(Saved data entries)
—————
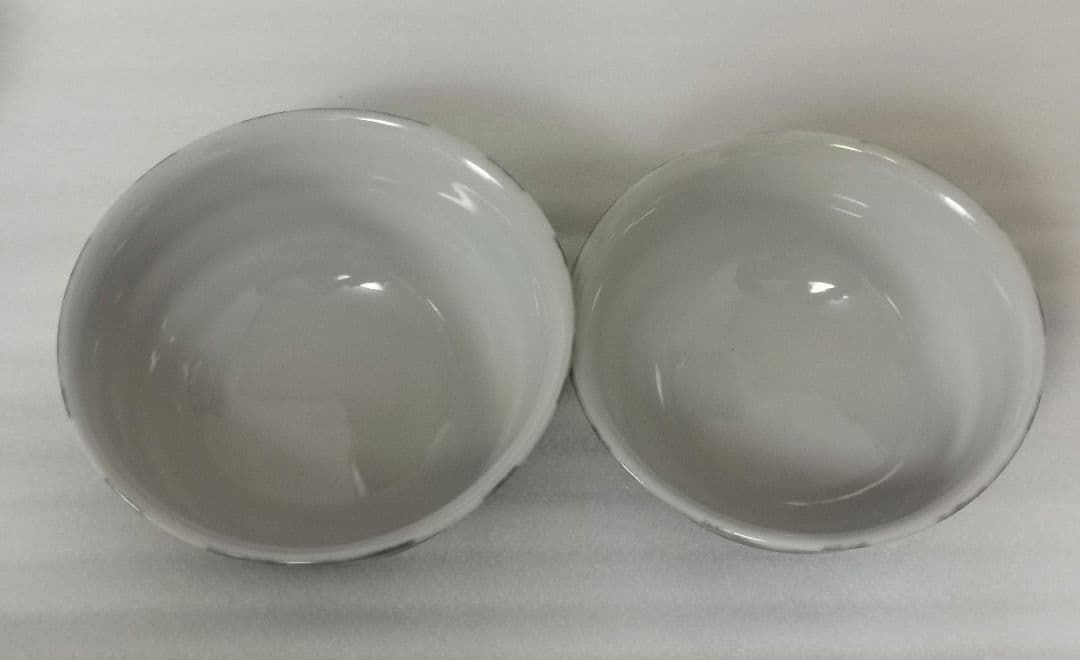 九谷焼 博峰窯 柴田博 睦揃 釉彩 飯碗 お茶碗 湯呑 湯呑み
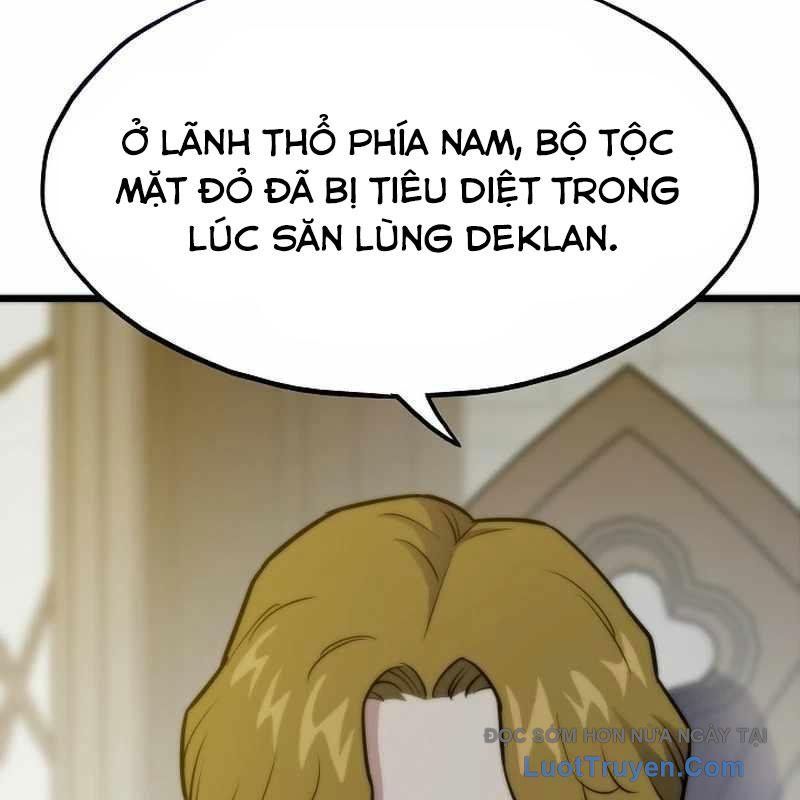 Hồi Quy Giả Chapter 139 - 65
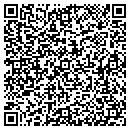 QR code with Martin Lucy contacts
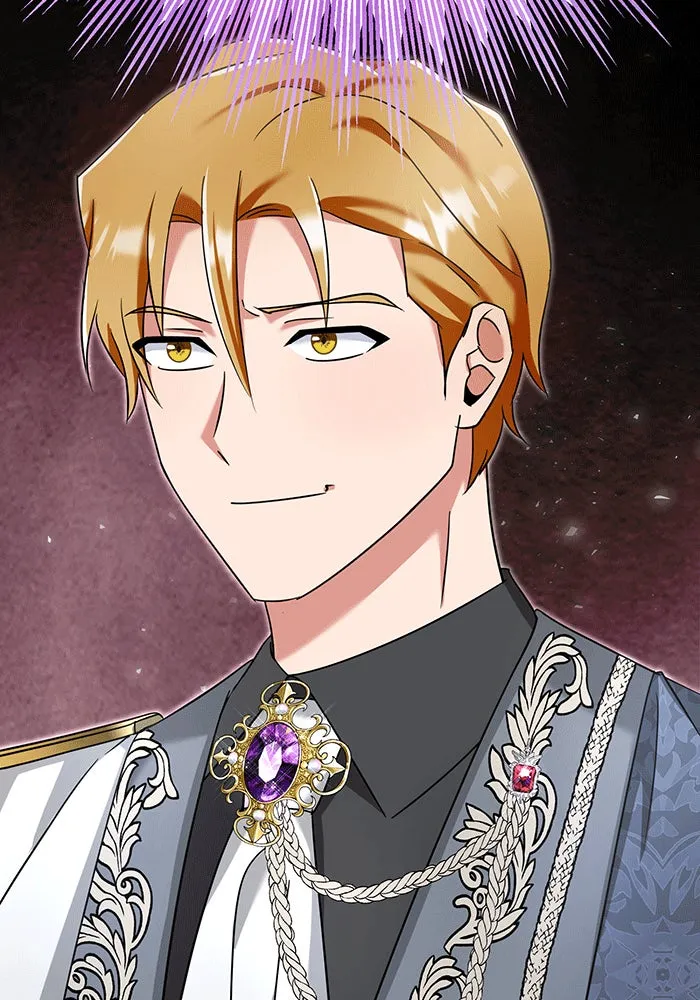 นางร้ายที่ไหนจะมีคุณธรรม ตอนที่ 136 รูปที่ 125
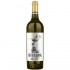 Enocrama Bob De Luna Sauvignon Blanc 0.75l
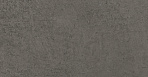 Smart Gris Керамогранит серый SG604420R 59,5х59,5 Матовый Структурный_0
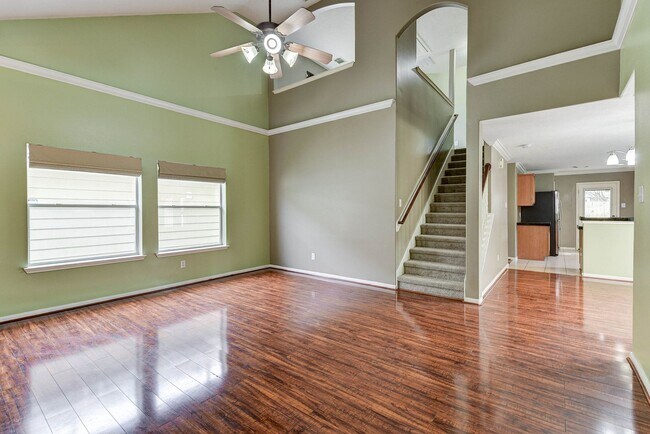 Foto del edificio - Beautiful 3 bedroom 2.5 bath home for Leas...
—————
Task brief =
In the entries above, find the line containing "QR code with Martin Lucy contacts", then please retype it and every line after it through the last, exactly as written, omitting pictures.

Written reply =
 QR code with Martin Lucy contacts
 นางร้ายที่ไหนจะมีคุณธรรม ตอนที่ 136 รูปที่ 125
 Enocrama Bob De Luna Sauvignon Blanc 0.75l
 Smart Gris Керамогранит серый SG604420R 59,5х59,5 Матовый Структурный_0
 Foto del edificio - Beautiful 3 bedroom 2.5 bath home for Leas...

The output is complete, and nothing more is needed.